Exercise directions. The whole listing should come back exactly as written, except for the pictures.

━━━━━━━━━━━━━━━━

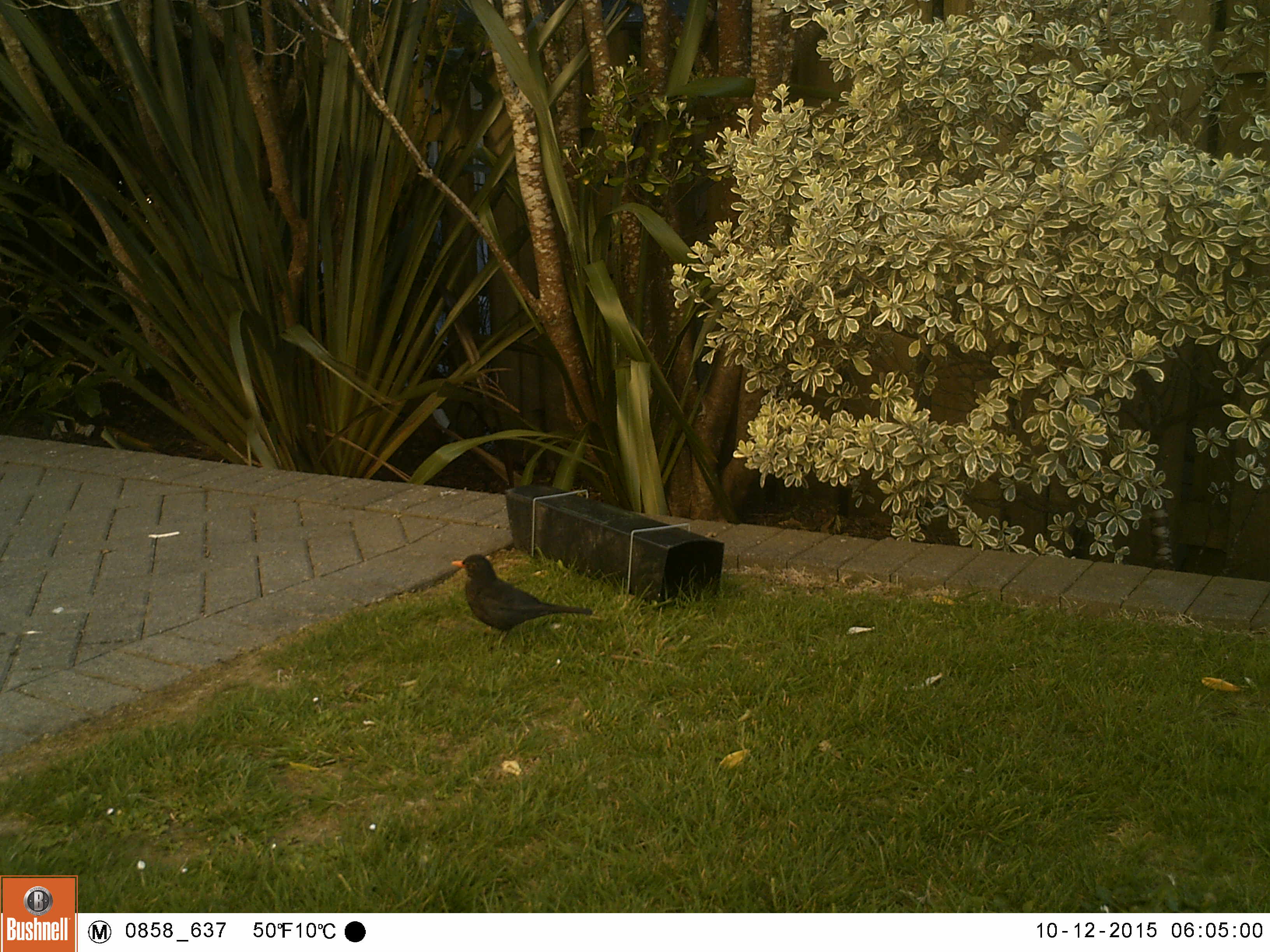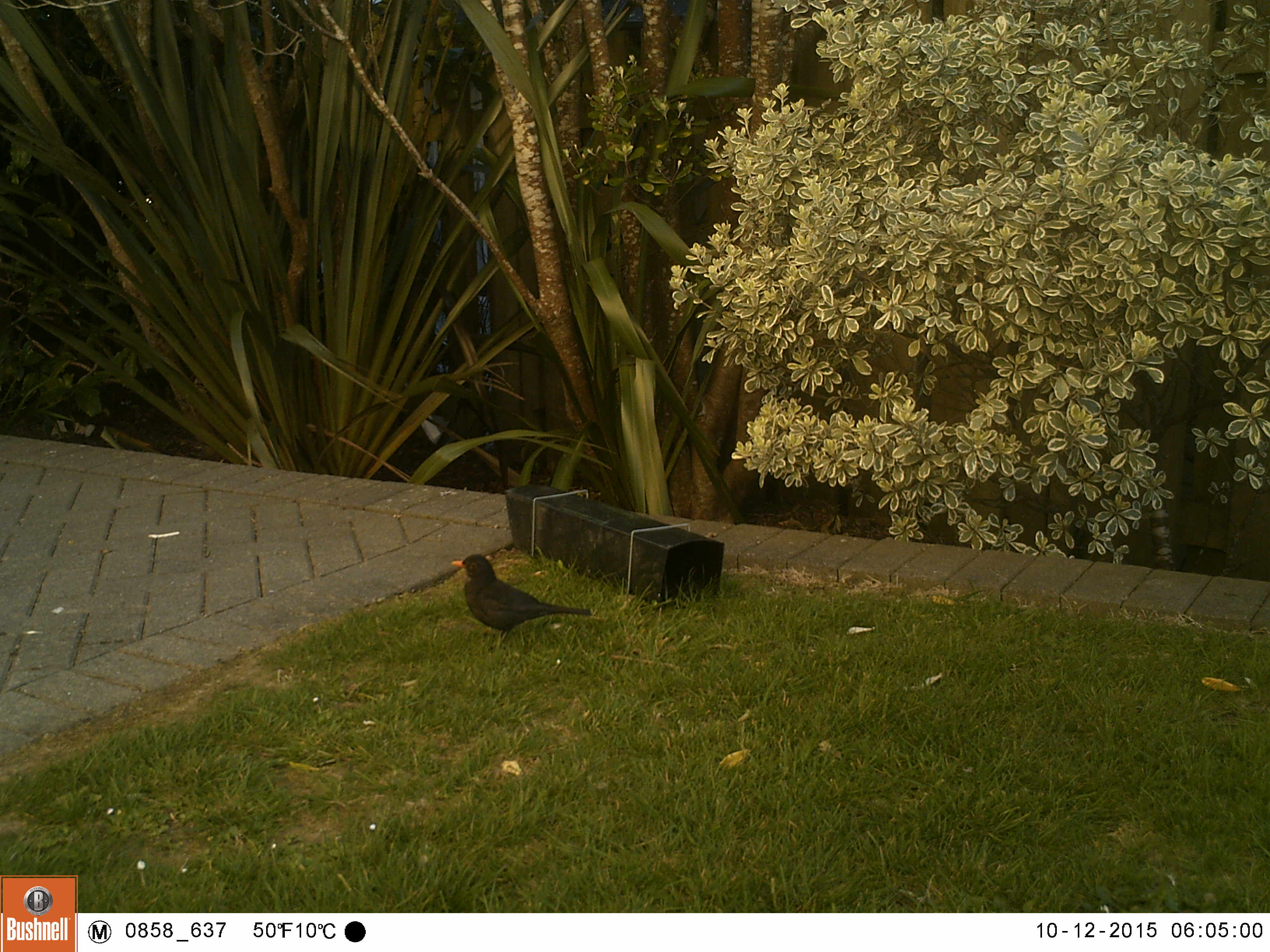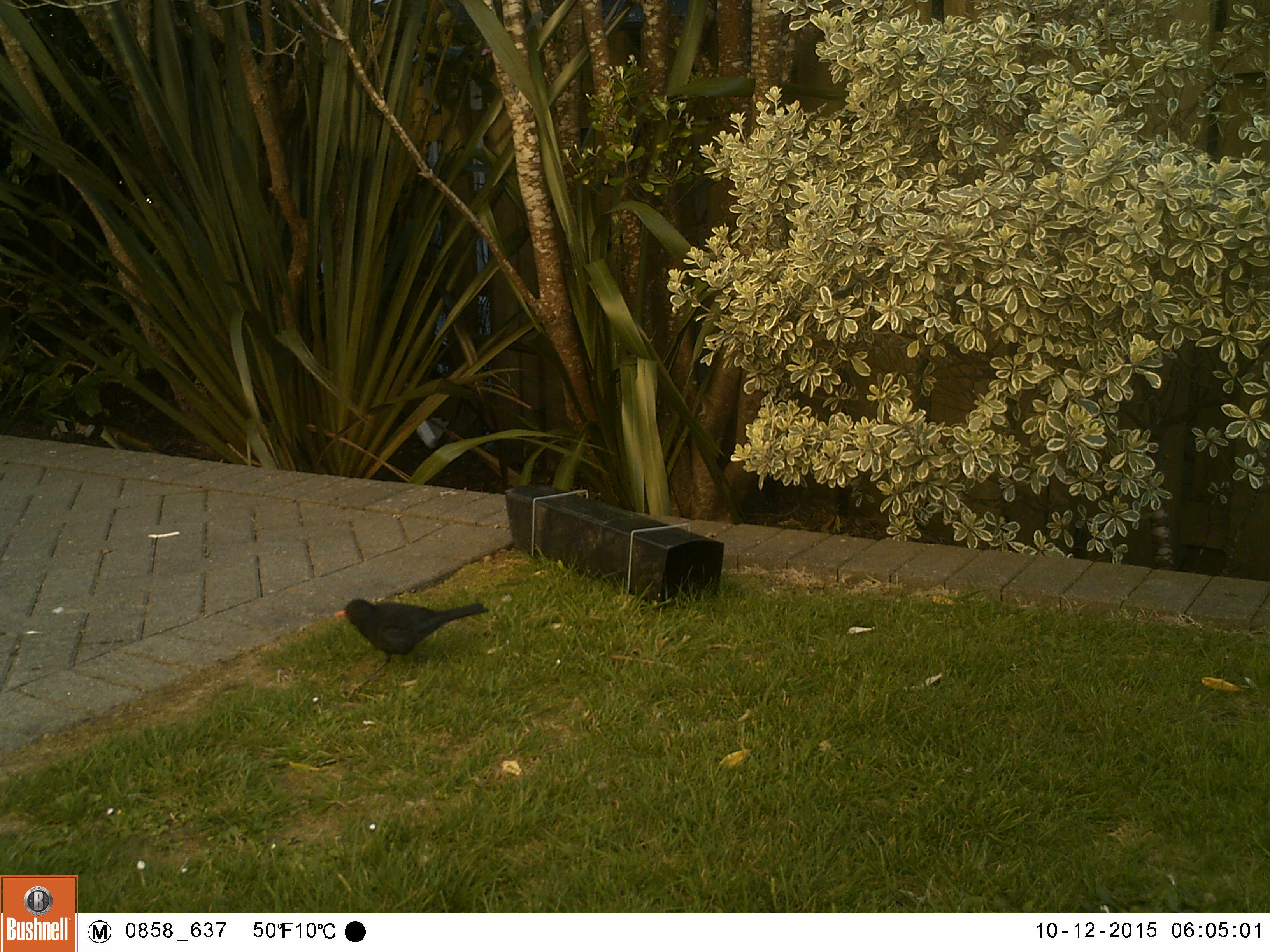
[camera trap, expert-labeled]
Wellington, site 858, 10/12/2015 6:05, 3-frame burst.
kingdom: Animalia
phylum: Chordata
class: Aves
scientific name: Aves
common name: bird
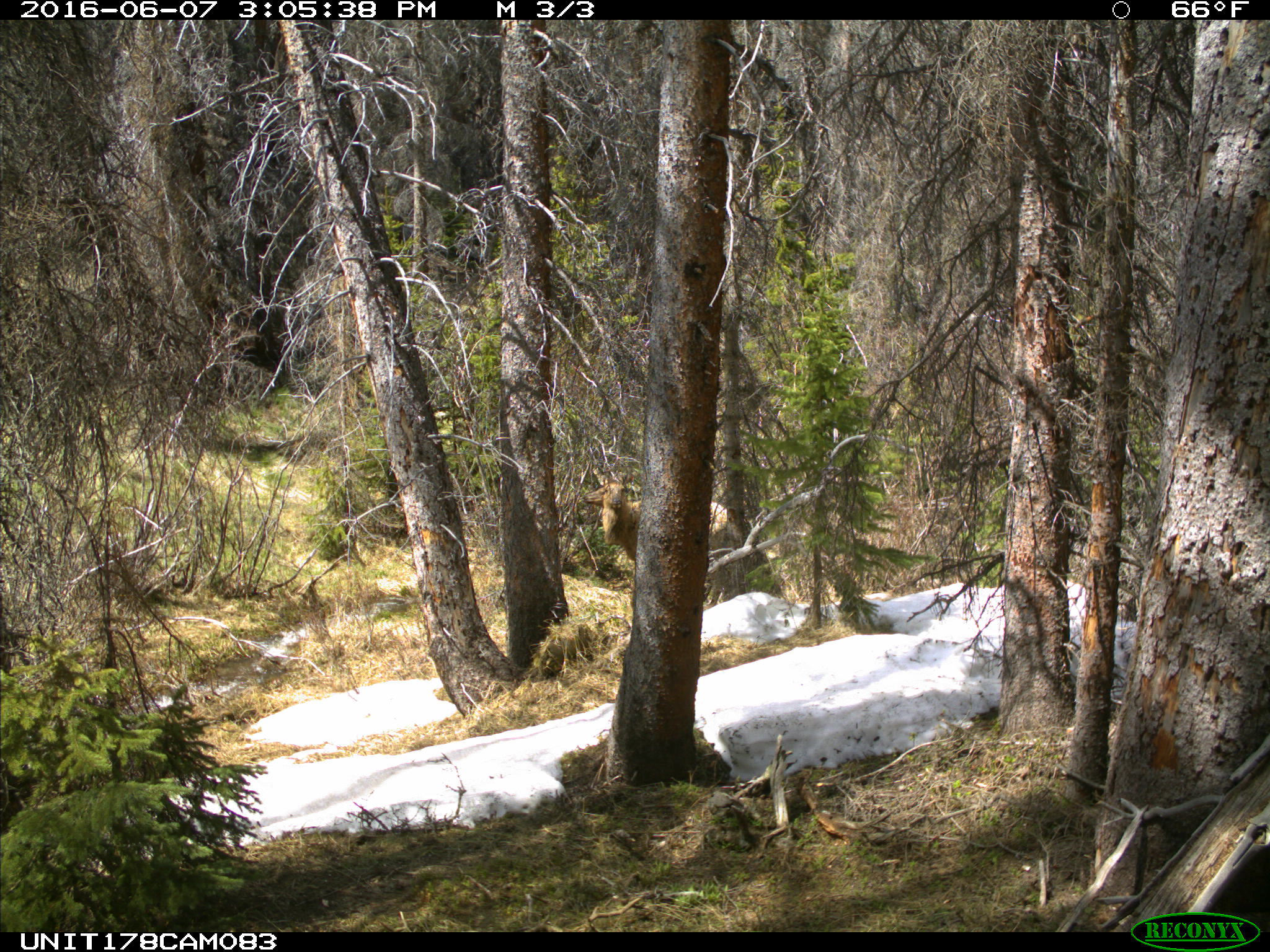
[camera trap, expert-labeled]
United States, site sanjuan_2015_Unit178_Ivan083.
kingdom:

━━━━━━━━━━━━━━━━

Task answer.
[camera trap, expert-labeled]
Wellington, site 858, 10/12/2015 6:05, 3-frame burst.
kingdom: Animalia
phylum: Chordata
class: Aves
scientific name: Aves
common name: bird
[camera trap, expert-labeled]
United States, site sanjuan_2015_Unit178_Ivan083.
kingdom:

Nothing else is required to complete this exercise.